Please return all of the records verbatim, with the pictures omitted.
Working data section start
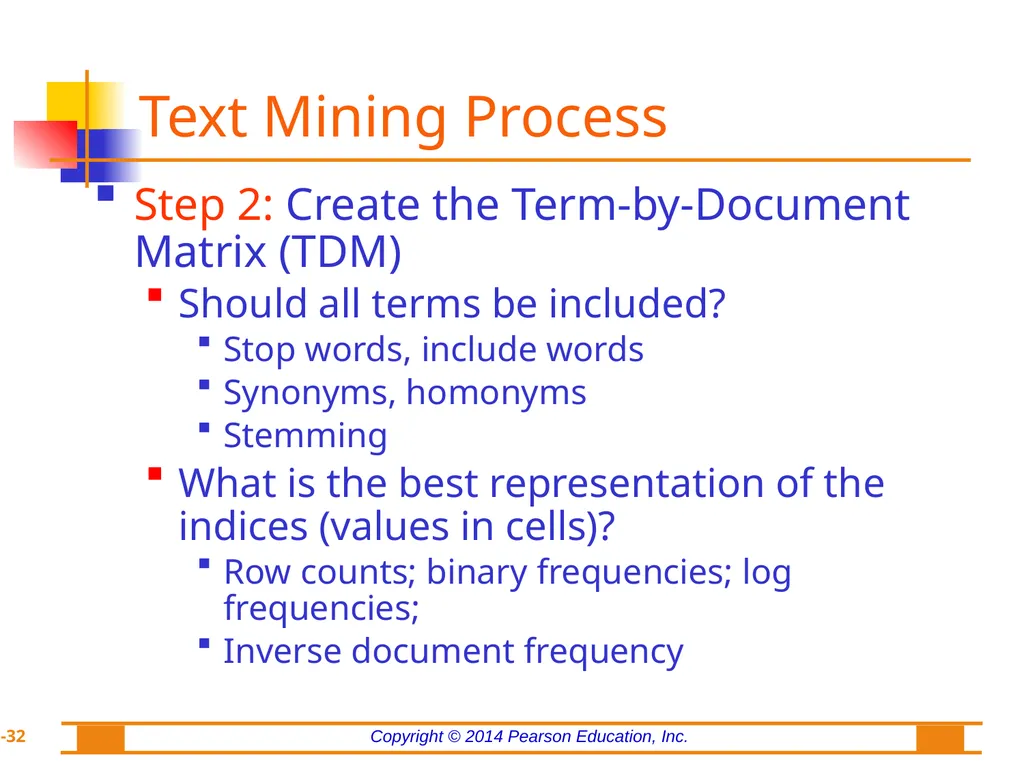 Text Mining Process

Step 2: Create the Term-by-Document Matrix (TDM)

Should all terms be included?

Stop words, include words

Synonyms, homonyms

Stemming

What is the best representation of the indices (values in cells)?

Row counts; binary frequencies; log frequencies;

Inverse document frequency

-32

Copyright © 2014 Pearson Education, Inc.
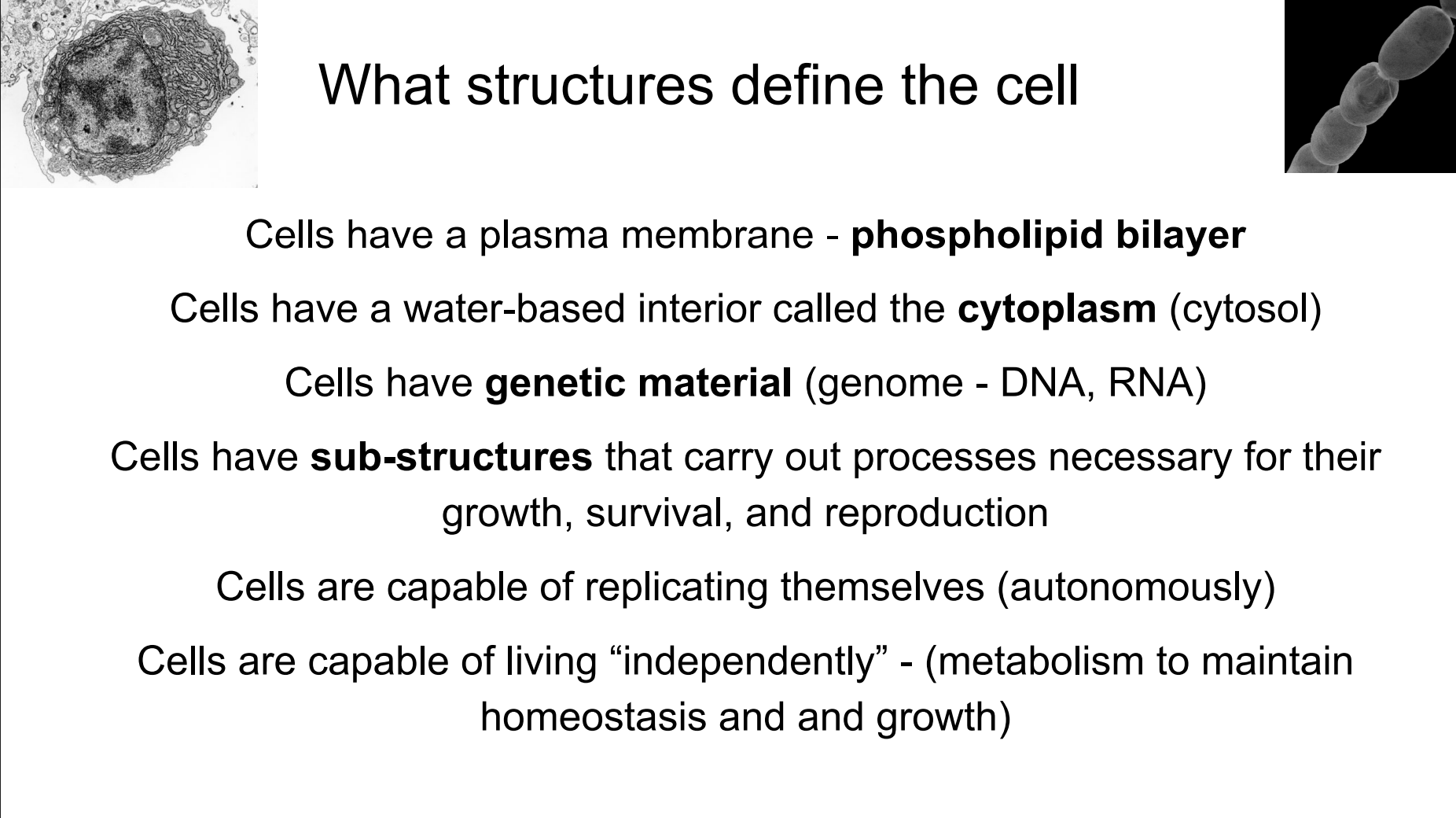 What structures define the cell

Cells have a plasma membrane - phospholipid bilayer

Cells have a water-based interior called the cytoplasm (cytosol)

Cells have genetic material (genome - DNA, RNA)

Cells have sub-structures that carry out processes necessary for their growth, survival, and reproduction

Cells are capable of replicating themselves (autonomously)

Cells are capable of living “independently” - (metabolism to maintain homeostasis and and growth)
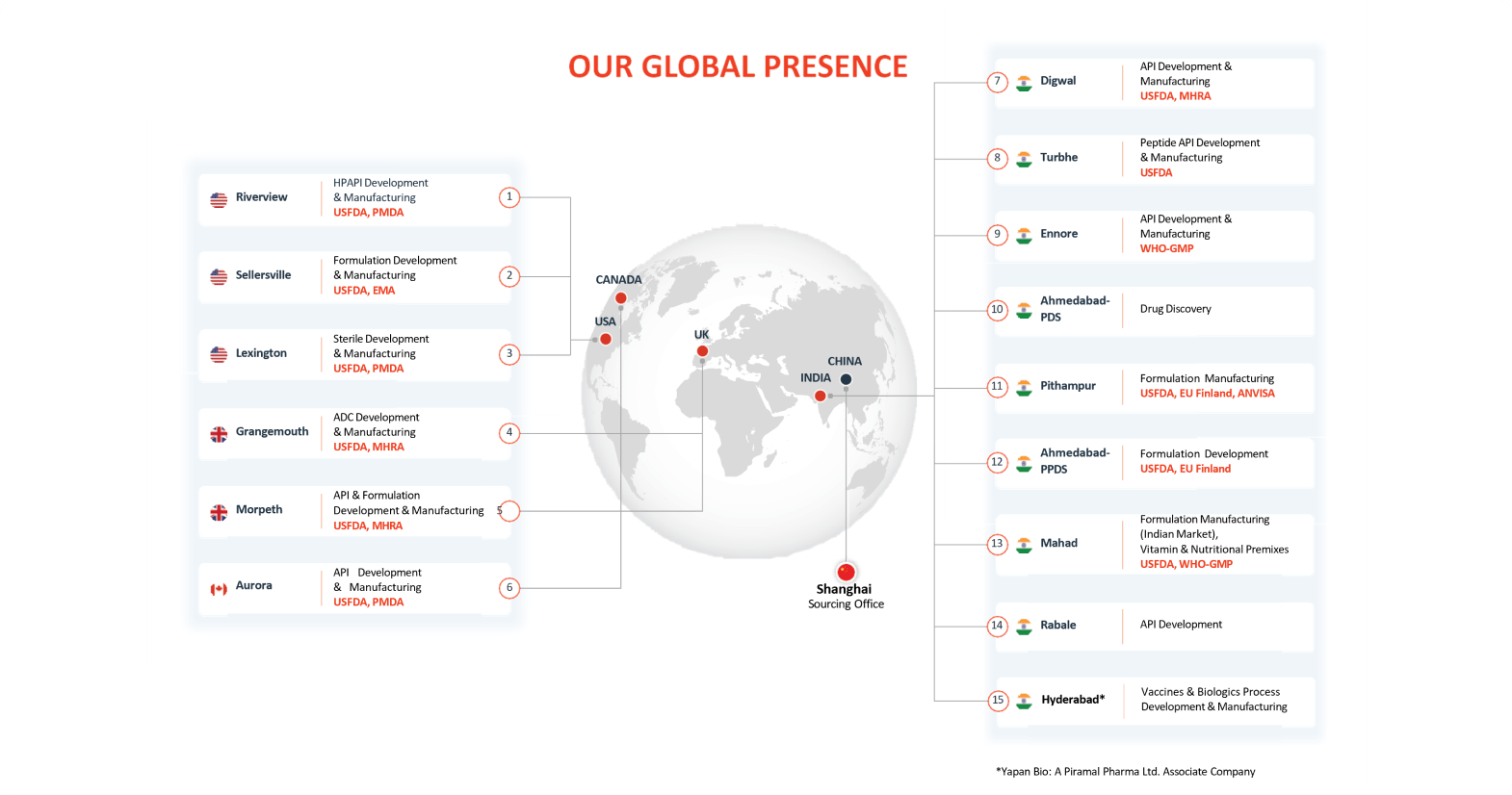 OUR GLOBAL PRESENCE

Riverview
HPAPI Development & Manufacturing
USFDA, PMDA
1

Sellersville
Formulation Development & Manufacturing
USFDA, EMA
2

Lexington
Sterile Development & Manufacturing
USFDA, PMDA
3

Grangemouth
ADC Development & Manufacturing
USFDA, MHRA
4

Morpeth
API & Formulation Development & Manufacturing
USFDA, MHRA
5

Aurora
API Development & Manufacturing
USFDA, PMDA
6

CANADA
USA
UK
CHINA
INDIA

Shanghai
Sourcing Office

7
Digwal
API Development & Manufacturing
USFDA, MHRA

8
Turbhe
Peptide API Development & Manufacturing
USFDA

9
Ennore
API Development & Manufacturing
WHO-GMP

10
Ahmedabad-PDS
Drug Discovery

11
Pithampur
Formulation Manufacturing
USFDA, EU Finland, ANVISA

12
Ahmedabad-PPDS
Formulation Development
USFDA, EU Finland

13
Mahad
Formulation Manufacturing (Indian Market), Vitamin & Nutritional Premixes
USFDA, WHO-GMP

14
Rabale
API Development

15
Hyderabad*
Vaccines & Biologics Process Development & Manufacturing

*Yapan Bio: A Piramal Pharma Ltd. Associate Company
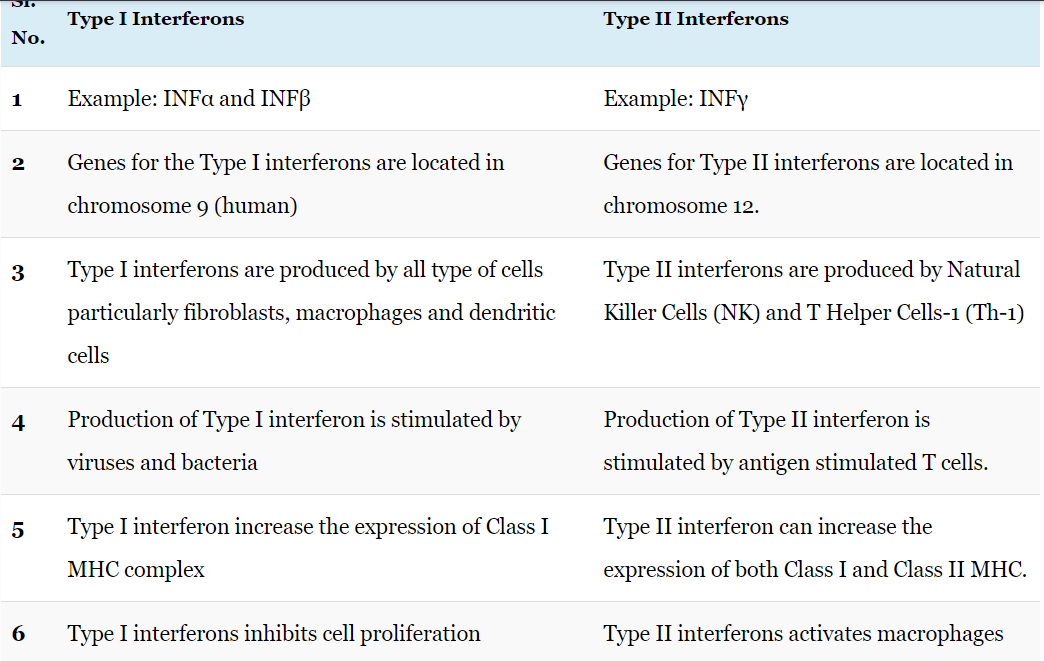 | Sl. No. | Type I Interferons | Type II Interferons |
|---|---|---|
| 1 | Example: INFα and INFβ | Example: INFγ |
| 2 | Genes for the Type I interferons are located in chromosome 9 (human) | Genes for Type II interferons are located in chromosome 12. |
| 3 | Type I interferons are produced by all type of cells particularly fibroblasts, macrophages and dendritic cells | Type II interferons are produced by Natural Killer Cells (NK) and T Helper Cells-1 (Th-1) |
| 4 | Production of Type I interferon is stimulated by viruses and bacteria | Production of Type II interferon is stimulated by antigen stimulated T cells. |
| 5 | Type I interferon increase the expression of Class I MHC complex | Type II interferon can increase the expression of both Class I and Class II MHC. |
| 6 | Type I interferons inhibits cell proliferation | Type II interferons activates macrophages |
Working data section end
| Answer to this exercise |
 Text Mining Process

Step 2: Create the Term-by-Document Matrix (TDM)

Should all terms be included?

Stop words, include words

Synonyms, homonyms

Stemming

What is the best representation of the indices (values in cells)?

Row counts; binary frequencies; log frequencies;

Inverse document frequency

-32

Copyright © 2014 Pearson Education, Inc.
 What structures define the cell

Cells have a plasma membrane - phospholipid bilayer

Cells have a water-based interior called the cytoplasm (cytosol)

Cells have genetic material (genome - DNA, RNA)

Cells have sub-structures that carry out processes necessary for their growth, survival, and reproduction

Cells are capable of replicating themselves (autonomously)

Cells are capable of living “independently” - (metabolism to maintain homeostasis and and growth)
 OUR GLOBAL PRESENCE

Riverview
HPAPI Development & Manufacturing
USFDA, PMDA
1

Sellersville
Formulation Development & Manufacturing
USFDA, EMA
2

Lexington
Sterile Development & Manufacturing
USFDA, PMDA
3

Grangemouth
ADC Development & Manufacturing
USFDA, MHRA
4

Morpeth
API & Formulation Development & Manufacturing
USFDA, MHRA
5

Aurora
API Development & Manufacturing
USFDA, PMDA
6

CANADA
USA
UK
CHINA
INDIA

Shanghai
Sourcing Office

7
Digwal
API Development & Manufacturing
USFDA, MHRA

8
Turbhe
Peptide API Development & Manufacturing
USFDA

9
Ennore
API Development & Manufacturing
WHO-GMP

10
Ahmedabad-PDS
Drug Discovery

11
Pithampur
Formulation Manufacturing
USFDA, EU Finland, ANVISA

12
Ahmedabad-PPDS
Formulation Development
USFDA, EU Finland

13
Mahad
Formulation Manufacturing (Indian Market), Vitamin & Nutritional Premixes
USFDA, WHO-GMP

14
Rabale
API Development

15
Hyderabad*
Vaccines & Biologics Process Development & Manufacturing

*Yapan Bio: A Piramal Pharma Ltd. Associate Company
 | Sl. No. | Type I Interferons | Type II Interferons |
|---|---|---|
| 1 | Example: INFα and INFβ | Example: INFγ |
| 2 | Genes for the Type I interferons are located in chromosome 9 (human) | Genes for Type II interferons are located in chromosome 12. |
| 3 | Type I interferons are produced by all type of cells particularly fibroblasts, macrophages and dendritic cells | Type II interferons are produced by Natural Killer Cells (NK) and T Helper Cells-1 (Th-1) |
| 4 | Production of Type I interferon is stimulated by viruses and bacteria | Production of Type II interferon is stimulated by antigen stimulated T cells. |
| 5 | Type I interferon increase the expression of Class I MHC complex | Type II interferon can increase the expression of both Class I and Class II MHC. |
| 6 | Type I interferons inhibits cell proliferation | Type II interferons activates macrophages |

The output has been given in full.